(DATA UNDER STUDY):

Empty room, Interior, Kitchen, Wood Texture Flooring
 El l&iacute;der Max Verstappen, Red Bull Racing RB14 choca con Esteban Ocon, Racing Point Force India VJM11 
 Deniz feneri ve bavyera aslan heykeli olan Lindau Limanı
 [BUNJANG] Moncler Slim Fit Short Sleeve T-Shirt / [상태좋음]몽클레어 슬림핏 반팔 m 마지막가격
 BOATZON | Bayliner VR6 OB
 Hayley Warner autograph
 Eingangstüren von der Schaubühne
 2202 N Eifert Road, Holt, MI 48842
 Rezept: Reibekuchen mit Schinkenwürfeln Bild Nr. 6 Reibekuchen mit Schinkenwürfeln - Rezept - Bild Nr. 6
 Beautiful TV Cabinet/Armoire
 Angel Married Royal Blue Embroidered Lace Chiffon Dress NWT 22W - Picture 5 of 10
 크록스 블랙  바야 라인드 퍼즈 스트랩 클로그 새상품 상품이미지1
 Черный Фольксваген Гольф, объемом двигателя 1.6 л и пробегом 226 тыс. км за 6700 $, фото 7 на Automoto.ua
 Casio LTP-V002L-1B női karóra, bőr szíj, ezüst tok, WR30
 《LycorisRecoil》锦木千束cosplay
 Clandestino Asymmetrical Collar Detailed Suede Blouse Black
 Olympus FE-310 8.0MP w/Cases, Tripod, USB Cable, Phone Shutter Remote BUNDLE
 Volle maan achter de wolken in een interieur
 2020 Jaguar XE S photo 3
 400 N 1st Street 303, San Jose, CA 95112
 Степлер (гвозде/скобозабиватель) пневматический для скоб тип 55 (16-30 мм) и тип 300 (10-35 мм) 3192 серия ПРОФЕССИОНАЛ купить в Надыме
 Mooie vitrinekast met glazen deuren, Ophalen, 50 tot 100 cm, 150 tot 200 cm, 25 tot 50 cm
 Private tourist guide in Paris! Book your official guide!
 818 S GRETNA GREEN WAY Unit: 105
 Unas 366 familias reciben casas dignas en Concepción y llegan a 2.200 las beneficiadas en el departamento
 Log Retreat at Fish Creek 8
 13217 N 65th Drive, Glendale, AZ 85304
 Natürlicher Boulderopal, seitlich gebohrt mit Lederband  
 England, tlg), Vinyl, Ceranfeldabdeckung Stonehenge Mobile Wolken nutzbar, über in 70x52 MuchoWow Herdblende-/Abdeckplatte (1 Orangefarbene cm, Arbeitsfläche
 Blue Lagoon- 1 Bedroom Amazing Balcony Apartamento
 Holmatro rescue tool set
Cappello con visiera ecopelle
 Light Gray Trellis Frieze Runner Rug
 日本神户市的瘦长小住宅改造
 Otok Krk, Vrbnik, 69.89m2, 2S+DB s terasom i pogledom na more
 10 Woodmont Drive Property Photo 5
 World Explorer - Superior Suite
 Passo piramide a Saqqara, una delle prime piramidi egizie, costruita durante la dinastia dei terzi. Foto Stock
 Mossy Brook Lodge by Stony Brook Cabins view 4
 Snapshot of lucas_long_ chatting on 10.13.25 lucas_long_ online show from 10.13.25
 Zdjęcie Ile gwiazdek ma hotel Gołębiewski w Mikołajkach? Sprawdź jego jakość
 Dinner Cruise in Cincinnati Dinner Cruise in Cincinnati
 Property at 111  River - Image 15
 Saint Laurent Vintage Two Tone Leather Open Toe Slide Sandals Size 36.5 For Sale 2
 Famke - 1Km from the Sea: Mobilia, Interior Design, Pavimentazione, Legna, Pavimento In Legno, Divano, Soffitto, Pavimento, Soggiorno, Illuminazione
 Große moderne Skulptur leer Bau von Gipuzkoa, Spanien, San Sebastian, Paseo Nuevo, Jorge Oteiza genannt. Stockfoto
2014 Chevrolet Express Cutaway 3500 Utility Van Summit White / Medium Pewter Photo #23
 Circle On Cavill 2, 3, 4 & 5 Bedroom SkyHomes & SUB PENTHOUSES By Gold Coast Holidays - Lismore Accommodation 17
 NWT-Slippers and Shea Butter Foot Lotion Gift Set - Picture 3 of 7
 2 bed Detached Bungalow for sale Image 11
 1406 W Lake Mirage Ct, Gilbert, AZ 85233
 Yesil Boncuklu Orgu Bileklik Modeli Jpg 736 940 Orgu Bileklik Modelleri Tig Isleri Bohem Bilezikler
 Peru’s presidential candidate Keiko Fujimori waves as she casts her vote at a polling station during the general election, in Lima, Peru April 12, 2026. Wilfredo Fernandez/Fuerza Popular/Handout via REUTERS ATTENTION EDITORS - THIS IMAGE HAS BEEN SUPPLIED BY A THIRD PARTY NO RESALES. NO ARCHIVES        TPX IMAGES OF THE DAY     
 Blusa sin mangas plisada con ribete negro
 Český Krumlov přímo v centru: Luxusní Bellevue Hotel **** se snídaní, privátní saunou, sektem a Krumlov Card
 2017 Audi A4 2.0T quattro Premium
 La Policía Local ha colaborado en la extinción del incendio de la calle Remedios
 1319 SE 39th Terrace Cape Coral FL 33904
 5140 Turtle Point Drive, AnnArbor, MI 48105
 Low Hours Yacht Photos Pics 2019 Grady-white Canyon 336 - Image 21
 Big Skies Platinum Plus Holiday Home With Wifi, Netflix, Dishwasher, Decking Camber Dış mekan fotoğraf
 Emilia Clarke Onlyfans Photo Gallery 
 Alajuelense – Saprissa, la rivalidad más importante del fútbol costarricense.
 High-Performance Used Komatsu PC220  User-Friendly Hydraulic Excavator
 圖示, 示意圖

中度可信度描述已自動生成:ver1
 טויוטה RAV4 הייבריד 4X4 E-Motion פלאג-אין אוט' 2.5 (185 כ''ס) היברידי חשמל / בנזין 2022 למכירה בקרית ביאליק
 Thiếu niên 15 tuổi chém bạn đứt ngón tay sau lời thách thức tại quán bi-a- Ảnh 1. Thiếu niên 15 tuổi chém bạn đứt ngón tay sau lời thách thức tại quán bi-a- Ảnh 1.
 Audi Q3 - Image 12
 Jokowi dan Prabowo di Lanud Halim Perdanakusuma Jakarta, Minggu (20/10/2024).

(WHAT TO DO):
Number of lines containing "Blue" in the data: state it and nothing more.

(FINAL ANSWER):
2